The Davis campus is a major hub of strawberry breeding in the state, and indeed in the world. UCD's varieties may be licensed from ITC. From 1986 Douglas Shaw headed the program, and starting in 1991 Kirk Larson co-headed with him. In 2013 they attempted to negotiate a retirement arrangement in which they would start their own breeding company, licensing UCD's patented varieties. UCD initially agreed but, anticipating the loss of revenue from what would essentially be a spin-off, reversed themselves. Shaw and Larson retired anyway in 2014 as California Berry Cultivars, licensed what they could and began to breed from those, and sued UCD for not holding to the previous agreement. UCD countersued, alleging they had walked away with (stolen) unreleased germplasm and various other intellectual property violations. A civil trial resulted and, although CBC rapidly lost ground, the judge suggested that UCD would also be examined and face some consequences if the trial were to proceed. UCD and CBC settled with CBC forgoing $2.5 million in future royalties.

Cal Poly runs the Strawberry Center for both research, and producer education.

Other strawberry species (Fragaria spp.) are commonly used in breeding, including F. vesca the Woodland Strawberry. The UCD program is no exception and its genetic analyses also are used around the world by geneticists, other researchers, and breeders.

The analysis of Pincot et al., 2018 incidentally identifies a likely bottleneck in UCD's germplasm beginning in 1975.

CalPoly Strawberry Center does not operate a breeding program of its own. Instead the SC screens the varieties that come out of all of the state's breeding programs for disease resistance.

Driscoll's has its own private breeding program.

Day-neutrality is necessary to cultivation in some of the state's growing zones.
F. virginiana subsp. glauca's day-neutrality was introgressed into F. × ananassa and first released in 1979 varieties.

=== Cultivars ===
UC IPM lists and describes the most commonly grown varieties of strawberry here.

UC Davis's Innovation and Technology Commercialization office licenses and sub-licenses all cultivars created by the entire University system. These are:

UC Varieties
Day Neutral: Short Day; Summer
Albion: Camino Real; Portola
Cabrillo: Gaviota; UCD Finn
Monterey: Mojave; UCD Mojo
San Andreas: Petaluma
Aromas: Ventana
UCD Royal Royce: Benicia
UCD Valiant: Grenada
UCD Moxie: Fronteras
Merced
Palomar
UCD Victor
UCD Warrior

As of July 2022 twelve nurseries are licensed to propagate UCD varieties: Cal, Cedar Point, Crown, Innovative Organic, Jacobsen Pacific, Larse, Lassen Canyon, Monte Vista, Mountain Valley, NorCal, Planasa, and Sierra-Cascade.

cv. 'Camino Real' produces heavily in the Central Coast. 'CR' yields over 4,000 lb/acre more than cv. 'Chandler', and berries average 27 grams vs. 21 grams, in Fresno County.

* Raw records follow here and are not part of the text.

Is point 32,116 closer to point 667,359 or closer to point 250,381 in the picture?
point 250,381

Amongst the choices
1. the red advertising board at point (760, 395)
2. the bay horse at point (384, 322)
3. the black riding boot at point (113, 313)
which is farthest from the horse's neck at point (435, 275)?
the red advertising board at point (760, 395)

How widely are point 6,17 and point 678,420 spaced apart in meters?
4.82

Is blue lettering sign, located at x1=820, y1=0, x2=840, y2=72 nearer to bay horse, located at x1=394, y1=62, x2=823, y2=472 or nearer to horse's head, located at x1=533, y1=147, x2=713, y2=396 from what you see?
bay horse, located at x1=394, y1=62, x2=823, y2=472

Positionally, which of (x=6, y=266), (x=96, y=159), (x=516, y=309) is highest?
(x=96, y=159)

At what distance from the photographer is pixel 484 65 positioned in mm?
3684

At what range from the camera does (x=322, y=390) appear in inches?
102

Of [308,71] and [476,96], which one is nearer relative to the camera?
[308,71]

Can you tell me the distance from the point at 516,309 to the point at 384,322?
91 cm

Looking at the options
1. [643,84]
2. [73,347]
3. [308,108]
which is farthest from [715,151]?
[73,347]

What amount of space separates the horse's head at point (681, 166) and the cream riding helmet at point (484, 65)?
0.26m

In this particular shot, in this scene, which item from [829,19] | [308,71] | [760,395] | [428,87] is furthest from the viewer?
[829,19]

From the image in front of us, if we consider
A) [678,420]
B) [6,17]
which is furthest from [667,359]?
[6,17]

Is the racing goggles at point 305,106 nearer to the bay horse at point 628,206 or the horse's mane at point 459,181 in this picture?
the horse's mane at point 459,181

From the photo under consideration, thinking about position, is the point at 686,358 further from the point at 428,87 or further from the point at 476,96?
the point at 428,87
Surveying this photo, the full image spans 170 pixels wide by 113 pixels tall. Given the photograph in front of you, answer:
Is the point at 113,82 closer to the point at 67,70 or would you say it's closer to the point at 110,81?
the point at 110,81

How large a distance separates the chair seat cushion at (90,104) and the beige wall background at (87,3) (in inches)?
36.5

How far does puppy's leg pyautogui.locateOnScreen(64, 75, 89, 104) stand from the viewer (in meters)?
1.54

From the introduction of methyl bromide in late 1950s to the beginning of phaseout in the late 1990s, MB's effectiveness encouraged breeders to ignore soilborne disease resistance in preference to all other traits. Today, with the end of all methyl bromide use outside of nurseries in December 2016, resistance has become a topic of interest again. There is a wide range of resistance to soilborne pathogens in existing cultivars and these resistances can be effective.

Varieties bred here tie with Mediterranean varieties for the most inbred in the world, due to intense breeding specifically for this market.

Florida's industry commonly uses varieties originated here. Turkey's modern strawberry industry was begun from California varieties, and still relies heavily on varieties bred here, along with Florida varieties and some from Australia.

==Testing==
UCD's Foundation Plant Services performs disease testing (especially for viruses), variety identification testing, and supplies tissue or plants for propagation material.